> [Data supplied]:
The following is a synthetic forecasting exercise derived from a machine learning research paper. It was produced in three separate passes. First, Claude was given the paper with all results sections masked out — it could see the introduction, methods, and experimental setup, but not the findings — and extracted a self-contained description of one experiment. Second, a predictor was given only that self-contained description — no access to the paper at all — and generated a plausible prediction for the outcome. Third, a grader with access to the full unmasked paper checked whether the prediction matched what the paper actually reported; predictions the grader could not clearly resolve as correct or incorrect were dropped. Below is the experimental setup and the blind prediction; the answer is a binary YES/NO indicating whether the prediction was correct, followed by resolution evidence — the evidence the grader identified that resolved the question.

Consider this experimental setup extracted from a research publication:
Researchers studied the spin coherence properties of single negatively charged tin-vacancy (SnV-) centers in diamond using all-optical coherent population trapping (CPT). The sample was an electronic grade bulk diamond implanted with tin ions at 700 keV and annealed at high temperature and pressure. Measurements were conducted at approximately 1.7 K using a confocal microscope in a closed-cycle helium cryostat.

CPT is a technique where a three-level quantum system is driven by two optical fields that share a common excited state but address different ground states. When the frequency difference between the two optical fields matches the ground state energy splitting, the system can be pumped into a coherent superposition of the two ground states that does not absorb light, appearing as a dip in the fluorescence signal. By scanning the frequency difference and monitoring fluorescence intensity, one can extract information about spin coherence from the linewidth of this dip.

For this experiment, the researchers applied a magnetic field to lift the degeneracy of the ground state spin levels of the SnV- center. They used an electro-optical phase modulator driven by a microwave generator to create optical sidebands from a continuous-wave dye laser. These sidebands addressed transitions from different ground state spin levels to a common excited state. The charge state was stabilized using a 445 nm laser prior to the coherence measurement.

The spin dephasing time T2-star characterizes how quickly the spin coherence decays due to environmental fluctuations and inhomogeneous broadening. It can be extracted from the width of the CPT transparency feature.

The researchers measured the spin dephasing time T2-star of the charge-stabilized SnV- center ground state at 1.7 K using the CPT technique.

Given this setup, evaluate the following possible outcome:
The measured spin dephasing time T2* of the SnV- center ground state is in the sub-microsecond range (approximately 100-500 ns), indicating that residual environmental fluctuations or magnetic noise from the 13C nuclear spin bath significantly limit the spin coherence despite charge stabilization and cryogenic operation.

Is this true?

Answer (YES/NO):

> [What is expected]:
Copy out exactly the lines from the one containing "The researchers measured" through the last line above, keeping both end lines.

> [The completed task]:
The researchers measured the spin dephasing time T2-star of the charge-stabilized SnV- center ground state at 1.7 K using the CPT technique.

Given this setup, evaluate the following possible outcome:
The measured spin dephasing time T2* of the SnV- center ground state is in the sub-microsecond range (approximately 100-500 ns), indicating that residual environmental fluctuations or magnetic noise from the 13C nuclear spin bath significantly limit the spin coherence despite charge stabilization and cryogenic operation.

Is this true?

Answer (YES/NO):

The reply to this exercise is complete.